_TEXTAUSZUG_

Forschungsbericht 2024 - Max-Planck-Institut für Mathematik in den Naturwissenschaften

Symmetrie - in Theorie und Anwendung

Autoren
Wienhard, Anna
Abteilungen
Forschungsgruppe Geometry, Groups, and Dynamics
Zusammenfassung
Symmetrien spielen eine wichtige Rolle in Kunst und Architektur, sind zentral in Entwicklungsprozessen in der Biologie, bei chemischen Prozessen, und in physikalischen Systemen. Auch in der Mathematik ist Symmetrie ein zentrales Prinzip. Es erlaubt uns, verdeckte Strukturen zu entdecken und komplexe Probleme auf das Wesentliche zu reduzieren. Dass dies auch praktische Anwendung findet, zeigt sich schon in Alltagsgegenständen, wie zum Beispiel dem Zirkel. Aber auch komplexere hochdimensionale mathematische Strukturen mit vielen Symmetrien finden Anwendung, zum Beispiel im maschinellen Lernen.
 

 

Symmetrien sind Transformationen eines Objekts oder eines Systems, die dieses wieder in sich selbst überführen. Am geläufigsten ist uns dies aus der Geometrie der euklidischen Ebene, die uns allen aus Schulzeiten wohlbekannt ist. Mathematiker allerdings betrachten auch Symmetrien von Gleichungen oder anderen abstrakten Objekten.

Objekte in der euklidischen Ebene können wir verschieben, drehen oder auch spiegeln. Dies sind die elementaren Transformationen der Ebene. Sie erhalten Abstände und auch Winkel, die wir in der Ebene messen können. Jede abstandserhaltene Transformation, also jede Symmetrie der Ebene, ist zudem eine Verknüpfung elementarer Transformationen, die hintereinander ausgeführt werden.

Veranschaulichen wir uns nun ein Objekt in der Ebene, etwa ein Quadrat oder einen Kreis, so hat dieses viel weniger Symmetrien. Ein Quadrat hat endlich viele Symmetrien, ein Kreis unendlich viele. Jede Drehung um den Kreismittelpunkt überführt den Kreis in sich selbst. Der Kreis lässt sich daher auf zwei Punkte reduzieren, die ihn eindeutig bestimmen: ein Punkt auf dem Kreis und den Kreismittelpunkt – der gar nicht zum Kreis gehört. Dies nutzen wir aus, wenn wir einen Zirkel benutzen, um einen Kreis zu zeichnen.

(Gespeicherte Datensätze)
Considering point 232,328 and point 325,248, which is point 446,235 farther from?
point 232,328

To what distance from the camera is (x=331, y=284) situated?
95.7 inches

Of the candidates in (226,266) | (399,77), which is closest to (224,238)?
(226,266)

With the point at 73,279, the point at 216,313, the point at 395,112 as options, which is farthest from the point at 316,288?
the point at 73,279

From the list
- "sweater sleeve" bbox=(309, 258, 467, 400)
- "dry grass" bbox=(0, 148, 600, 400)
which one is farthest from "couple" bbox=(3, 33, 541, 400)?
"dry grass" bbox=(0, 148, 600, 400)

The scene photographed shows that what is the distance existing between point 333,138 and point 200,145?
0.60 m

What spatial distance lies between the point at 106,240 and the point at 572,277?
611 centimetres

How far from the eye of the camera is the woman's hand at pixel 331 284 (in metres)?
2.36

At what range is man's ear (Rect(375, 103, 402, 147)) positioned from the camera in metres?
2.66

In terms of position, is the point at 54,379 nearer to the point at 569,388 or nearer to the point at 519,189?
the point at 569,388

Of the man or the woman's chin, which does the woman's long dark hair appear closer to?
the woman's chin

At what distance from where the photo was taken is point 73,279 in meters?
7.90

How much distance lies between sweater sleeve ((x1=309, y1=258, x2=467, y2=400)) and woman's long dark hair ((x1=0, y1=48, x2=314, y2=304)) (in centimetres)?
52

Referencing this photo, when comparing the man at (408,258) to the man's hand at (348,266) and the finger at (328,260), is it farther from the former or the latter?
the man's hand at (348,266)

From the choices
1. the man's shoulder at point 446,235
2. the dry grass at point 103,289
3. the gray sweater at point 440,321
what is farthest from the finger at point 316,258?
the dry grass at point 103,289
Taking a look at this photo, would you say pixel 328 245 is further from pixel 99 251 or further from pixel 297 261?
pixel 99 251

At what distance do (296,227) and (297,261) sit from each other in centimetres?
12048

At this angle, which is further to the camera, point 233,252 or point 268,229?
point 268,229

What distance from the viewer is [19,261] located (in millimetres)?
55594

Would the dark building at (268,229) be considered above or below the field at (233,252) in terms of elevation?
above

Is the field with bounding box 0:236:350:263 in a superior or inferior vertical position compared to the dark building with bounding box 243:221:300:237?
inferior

_WAS ZU TUN IST_
[A] Übersetzen Sie den Satz „Ein Quadrat hat endlich viele Symmetrien, ein Kreis unendlich viele.“ aus dem Textauszug ins Englische.
[B] Erklären Sie in ein bis drei Sätzen nach dem Textauszug, weshalb sich ein Kreis auf zwei Punkte reduzieren lässt.
[C] Fassen Sie bitte den Absatz des Textauszugs, der mit „Objekte in der euklidischen Ebene können wir verschieben“ beginnt, als Liste mit seinen wesentlichen Aussagen zusammen.
Die Datensätze stehen in keinem Zusammenhang mit dem Textauszug.

_LÖSUNGEN NACH NUMMER_
[A] A square has finitely many symmetries, a circle infinitely many.

[B] Jede Drehung um den Kreismittelpunkt überführt den Kreis in sich selbst. Deshalb ist der Kreis durch zwei Punkte eindeutig bestimmt: einen Punkt auf dem Kreis und den Kreismittelpunkt, der selbst nicht zum Kreis gehört.

[C]
- Die elementaren Transformationen der euklidischen Ebene sind Verschieben, Drehen und Spiegeln.
- Sie erhalten Abstände und Winkel.
- Jede abstandserhaltende Transformation, also jede Symmetrie der Ebene, ist eine Hintereinanderausführung elementarer Transformationen.